Convert the stretch of the rows below, from the line containing "What is the distance of" through the last of the rows, both ends included, into a JSON list of strings with one string per line. Leave out blank lines.

* START Supplied information *

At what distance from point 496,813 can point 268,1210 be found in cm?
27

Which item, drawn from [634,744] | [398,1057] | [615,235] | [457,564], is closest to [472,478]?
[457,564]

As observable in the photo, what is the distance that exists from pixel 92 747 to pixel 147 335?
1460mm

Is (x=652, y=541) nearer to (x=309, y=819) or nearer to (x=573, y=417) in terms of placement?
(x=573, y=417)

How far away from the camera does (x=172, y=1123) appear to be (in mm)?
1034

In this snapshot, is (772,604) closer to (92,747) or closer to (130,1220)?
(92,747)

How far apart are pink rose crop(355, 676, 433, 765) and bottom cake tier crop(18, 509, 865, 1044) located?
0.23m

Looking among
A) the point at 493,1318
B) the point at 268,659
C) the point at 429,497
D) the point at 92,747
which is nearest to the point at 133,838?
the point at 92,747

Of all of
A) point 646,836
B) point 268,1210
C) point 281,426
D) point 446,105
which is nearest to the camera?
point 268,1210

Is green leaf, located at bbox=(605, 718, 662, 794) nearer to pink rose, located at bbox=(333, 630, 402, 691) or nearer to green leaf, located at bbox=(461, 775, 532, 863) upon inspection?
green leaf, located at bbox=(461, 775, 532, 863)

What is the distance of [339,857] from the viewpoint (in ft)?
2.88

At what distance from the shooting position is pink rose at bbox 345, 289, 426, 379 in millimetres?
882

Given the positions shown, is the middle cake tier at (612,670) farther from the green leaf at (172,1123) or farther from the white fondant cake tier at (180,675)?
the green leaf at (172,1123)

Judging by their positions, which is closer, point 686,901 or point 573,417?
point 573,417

* END Supplied information *

Answer to this exercise:
[
  "What is the distance of [339,857] from the viewpoint (in ft)?",
  "2.88",
  "At what distance from the shooting position is pink rose at bbox 345, 289, 426, 379 in millimetres?",
  "882",
  "Given the positions shown, is the middle cake tier at (612,670) farther from the green leaf at (172,1123) or farther from the white fondant cake tier at (180,675)?",
  "the green leaf at (172,1123)",
  "Judging by their positions, which is closer, point 686,901 or point 573,417?",
  "point 573,417"
]